**Daftar Tugas**
1 – Ubah paragraf berita yang diawali "Menurut dia, adalah hak yuridis" menjadi daftar singkat berisi fakta-fakta utamanya.
2 – Salin tanpa perubahan seluruh bagian berita mulai dari "Liputan6.com, Jakarta - Pakar" sampai dengan "Jakarta, Sabtu (27/12/2014).".

*** Sumber ***

Liputan6.com, Jakarta - Pakar Hukum Pidana Universitas Islam Indonesia (UII) Yogayakarta Mudzakir menegaskan, Kejaksaan Agung (Kejagung) tidak menyalahi aturan dengan mengundur eksekusi terpidana mati yang tengah mengajukan Peninjauan Kembali (PK).
Menurut dia, adalah hak yuridis terpidana mati untuk mengajukan PK. Terlebih Putusan MK No 34/PUU-XI/2013 menyatakan, PK dapat dilakukan lebih dari satu kali selama terdapat novum (bukti baru).
"Hak terpidana harus dihargai, tidak boleh dinafikan. Hak terpidana mengajukan PK sah-sah saja jika merasa ada bukti baru," kata Mudzakir saat dihubungi di Jakarta, Sabtu (27/12/2014).
"Kalau mau dieksekusi ternyata terpidana mengajukan PK, maka harus dihargai hingga prosesnya berakhir," sambung dia.
Mudzakir menilai PK sekaligus berfungsi sebagai kontrol atau evaluasi dari kemungkinan terjadinya human error dalam putusan-putusan sebelumnya.
Dia menegaskan Mahkaman Agung (MA) sebagai pihak yang memiliki otoritas wewenang harus segera memproses sehingga kepastian hukum dapat diberikan. Jika MA mempertimbangkan tidak membuat perkara bebas, maka eksekusi hukuman mati bisa lakukan.

*** Bahan Sumber ***

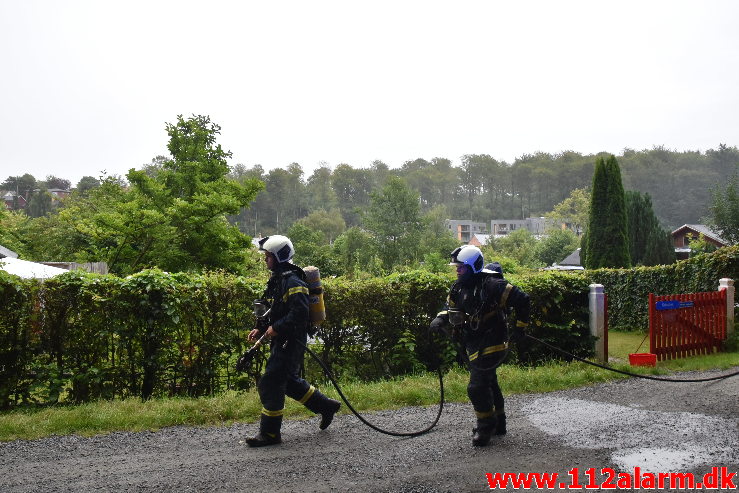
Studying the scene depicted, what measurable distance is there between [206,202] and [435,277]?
574 inches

***

**Jawaban**
1 –
- Mengajukan PK merupakan hak yuridis terpidana mati.
- Putusan MK No 34/PUU-XI/2013 menyatakan PK dapat diajukan lebih dari satu kali selama ada novum (bukti baru).

2 –
Liputan6.com, Jakarta - Pakar Hukum Pidana Universitas Islam Indonesia (UII) Yogayakarta Mudzakir menegaskan, Kejaksaan Agung (Kejagung) tidak menyalahi aturan dengan mengundur eksekusi terpidana mati yang tengah mengajukan Peninjauan Kembali (PK).
Menurut dia, adalah hak yuridis terpidana mati untuk mengajukan PK. Terlebih Putusan MK No 34/PUU-XI/2013 menyatakan, PK dapat dilakukan lebih dari satu kali selama terdapat novum (bukti baru).
"Hak terpidana harus dihargai, tidak boleh dinafikan. Hak terpidana mengajukan PK sah-sah saja jika merasa ada bukti baru," kata Mudzakir saat dihubungi di Jakarta, Sabtu (27/12/2014).